São Paulo – Bastou o presidente Luiz Inácio Lula da Silva sinalizar, na última sexta-feira (27), que “dificilmente” cumprirá a meta de zerar o déficit primário no ano que vem para a imprensa tradicional renovar seus ataques ao governo. “Gastança”, “rombo” e “irresponsabilidade” pulularam nas manchetes dos principais jornais e na boca dos “especialistas”.
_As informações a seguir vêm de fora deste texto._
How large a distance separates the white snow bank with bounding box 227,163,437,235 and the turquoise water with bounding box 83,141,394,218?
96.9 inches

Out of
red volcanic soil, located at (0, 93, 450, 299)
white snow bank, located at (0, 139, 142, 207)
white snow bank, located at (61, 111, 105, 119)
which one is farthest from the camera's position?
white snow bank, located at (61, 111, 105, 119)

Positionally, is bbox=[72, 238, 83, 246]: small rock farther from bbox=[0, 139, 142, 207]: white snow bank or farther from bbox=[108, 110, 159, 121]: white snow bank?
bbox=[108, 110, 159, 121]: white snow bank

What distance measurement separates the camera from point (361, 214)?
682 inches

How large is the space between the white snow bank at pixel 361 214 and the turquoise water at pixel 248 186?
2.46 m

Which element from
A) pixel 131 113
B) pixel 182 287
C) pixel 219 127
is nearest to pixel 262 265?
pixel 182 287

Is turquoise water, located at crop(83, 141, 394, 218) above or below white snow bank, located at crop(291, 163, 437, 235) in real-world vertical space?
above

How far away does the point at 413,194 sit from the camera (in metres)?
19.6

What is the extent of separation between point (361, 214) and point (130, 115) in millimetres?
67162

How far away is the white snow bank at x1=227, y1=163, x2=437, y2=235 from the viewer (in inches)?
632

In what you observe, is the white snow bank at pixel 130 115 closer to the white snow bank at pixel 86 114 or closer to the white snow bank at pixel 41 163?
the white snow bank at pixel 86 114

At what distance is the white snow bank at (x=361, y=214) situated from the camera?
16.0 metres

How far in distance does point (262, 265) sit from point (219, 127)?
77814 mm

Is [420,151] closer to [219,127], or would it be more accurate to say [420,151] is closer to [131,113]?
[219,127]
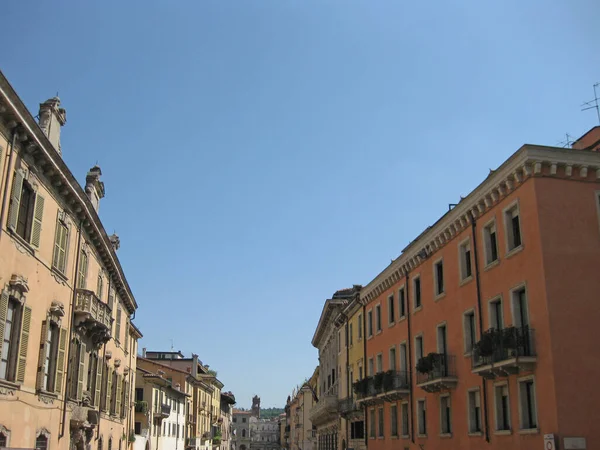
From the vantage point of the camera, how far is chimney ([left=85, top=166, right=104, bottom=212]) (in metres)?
28.3

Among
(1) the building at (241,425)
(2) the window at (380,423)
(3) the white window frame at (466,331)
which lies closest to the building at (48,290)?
(3) the white window frame at (466,331)

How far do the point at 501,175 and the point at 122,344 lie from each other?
24079 millimetres

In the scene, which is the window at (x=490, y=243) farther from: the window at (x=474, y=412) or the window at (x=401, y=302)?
the window at (x=401, y=302)

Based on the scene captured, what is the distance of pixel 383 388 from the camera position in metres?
35.2

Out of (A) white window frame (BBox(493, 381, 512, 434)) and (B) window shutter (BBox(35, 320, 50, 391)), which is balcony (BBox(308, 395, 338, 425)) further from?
(B) window shutter (BBox(35, 320, 50, 391))

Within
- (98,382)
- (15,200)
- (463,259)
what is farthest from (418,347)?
(15,200)

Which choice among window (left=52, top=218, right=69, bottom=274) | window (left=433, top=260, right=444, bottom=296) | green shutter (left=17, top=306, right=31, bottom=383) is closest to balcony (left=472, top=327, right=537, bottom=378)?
window (left=433, top=260, right=444, bottom=296)

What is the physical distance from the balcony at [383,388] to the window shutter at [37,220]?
20.4 m

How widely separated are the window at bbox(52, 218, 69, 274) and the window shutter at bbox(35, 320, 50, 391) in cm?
202

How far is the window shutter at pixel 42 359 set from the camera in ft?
62.8

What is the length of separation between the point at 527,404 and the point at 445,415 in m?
7.64

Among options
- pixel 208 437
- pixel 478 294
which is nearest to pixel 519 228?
pixel 478 294

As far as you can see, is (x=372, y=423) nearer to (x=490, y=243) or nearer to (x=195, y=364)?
(x=490, y=243)

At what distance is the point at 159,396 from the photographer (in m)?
54.7
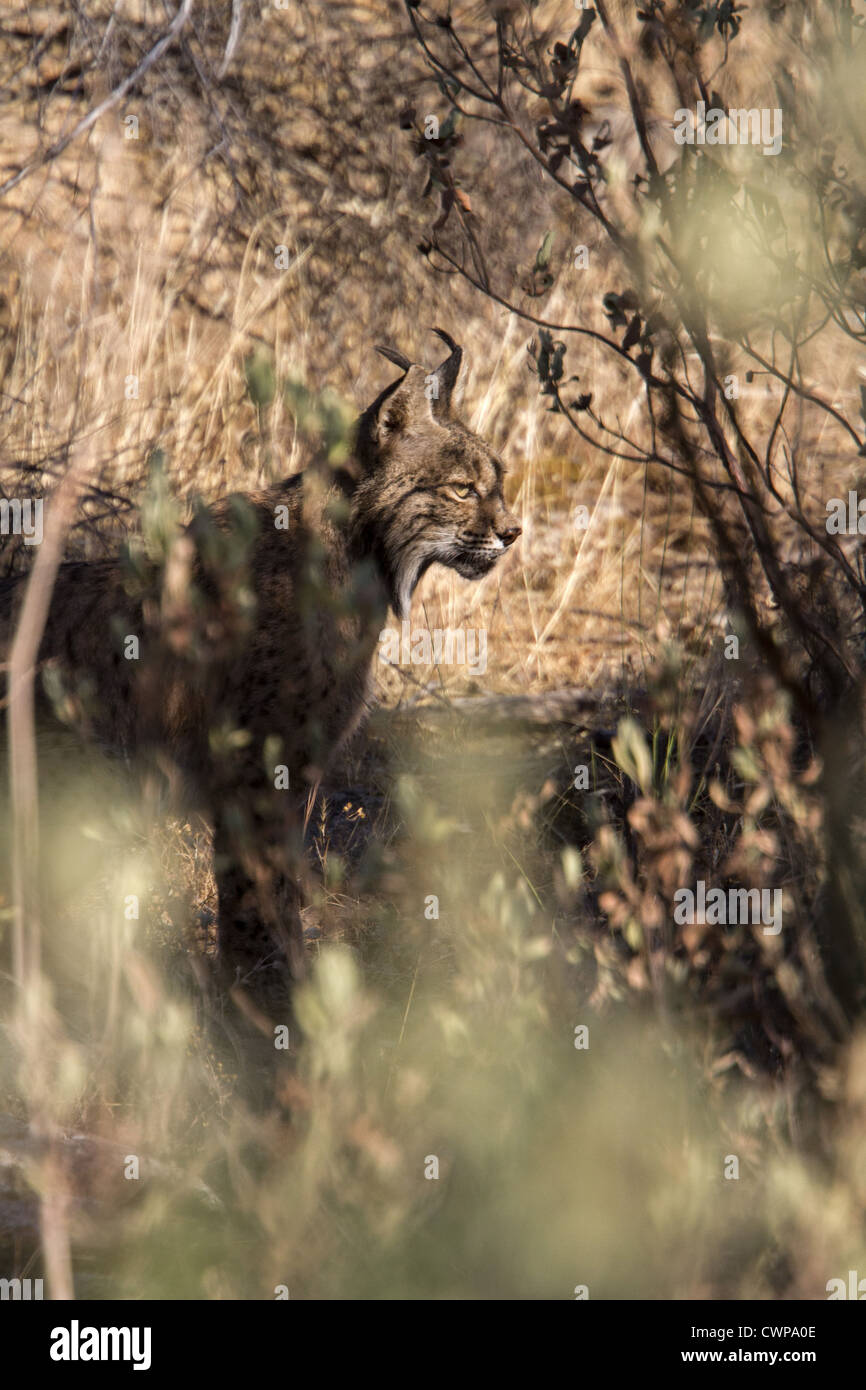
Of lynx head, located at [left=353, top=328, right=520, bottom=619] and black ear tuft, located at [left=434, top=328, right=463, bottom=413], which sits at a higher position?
black ear tuft, located at [left=434, top=328, right=463, bottom=413]

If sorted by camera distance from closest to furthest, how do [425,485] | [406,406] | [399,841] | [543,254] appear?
[543,254] < [406,406] < [425,485] < [399,841]

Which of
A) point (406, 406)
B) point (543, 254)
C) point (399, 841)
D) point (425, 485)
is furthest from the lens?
point (399, 841)

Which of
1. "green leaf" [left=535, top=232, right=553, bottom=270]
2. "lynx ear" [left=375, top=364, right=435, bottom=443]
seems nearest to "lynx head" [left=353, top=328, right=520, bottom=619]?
"lynx ear" [left=375, top=364, right=435, bottom=443]

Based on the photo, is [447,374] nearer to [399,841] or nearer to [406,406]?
[406,406]

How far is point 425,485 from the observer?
4.38 metres

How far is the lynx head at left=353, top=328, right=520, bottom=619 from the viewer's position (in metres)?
4.30

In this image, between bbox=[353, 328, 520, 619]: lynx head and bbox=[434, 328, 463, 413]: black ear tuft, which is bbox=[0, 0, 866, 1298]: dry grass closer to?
bbox=[353, 328, 520, 619]: lynx head

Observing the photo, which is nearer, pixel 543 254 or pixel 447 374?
pixel 543 254

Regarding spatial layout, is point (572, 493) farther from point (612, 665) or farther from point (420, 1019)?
point (420, 1019)

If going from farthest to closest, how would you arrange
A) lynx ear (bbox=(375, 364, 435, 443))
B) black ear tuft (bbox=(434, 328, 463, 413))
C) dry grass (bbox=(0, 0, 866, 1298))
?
black ear tuft (bbox=(434, 328, 463, 413))
lynx ear (bbox=(375, 364, 435, 443))
dry grass (bbox=(0, 0, 866, 1298))

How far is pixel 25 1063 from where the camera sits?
2.76 metres

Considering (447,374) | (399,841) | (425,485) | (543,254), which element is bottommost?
(399,841)

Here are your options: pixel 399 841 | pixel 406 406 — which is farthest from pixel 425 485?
pixel 399 841
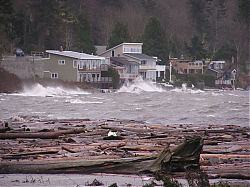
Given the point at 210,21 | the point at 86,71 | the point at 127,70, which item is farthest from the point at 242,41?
the point at 86,71

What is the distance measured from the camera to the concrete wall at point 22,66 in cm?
7325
Na ocasião, Lula afirmou que vai fazer de tudo para cumprir a meta, mas que esta não precisa ser zero. “Não vou estabelecer uma meta fiscal que me obrigue a começar o ano fazendo corte de bilhões nas obras que são prioritárias para esse país. Eu acho que muitas vezes o mercado é ganancioso demais e fica cobrando uma meta que ele sabe que não vai ser cumprida”, disse o presidente. “E se o Brasil tiver déficit de 0,5%, de 0,25%, o que é? Nada”, acrescentou.

O “déficit zero”, está previsto no arcabouço fiscal, nova regra aprovada neste ano para o controle de despesas governamentais. Nesse sentido, os representantes da mercado financeiro afirmaram que Lula estaria “desautorizando” o ministro da Fazenda, Fernando Haddad, autor do arcabouço.

A presidenta do PT, Gleisi Hoffmann, rebateu as críticas. Ela afirmou que Lula “protegeu” Haddad ao trazer para si a responsabilidade da política fiscal. “É pura especulação a aposta de setores da mídia em uma reação negativa no Congresso. Ao contrário, quanto mais realistas as metas, menos complicadas ficam as negociações políticas”, afirmou pelas redes sociais.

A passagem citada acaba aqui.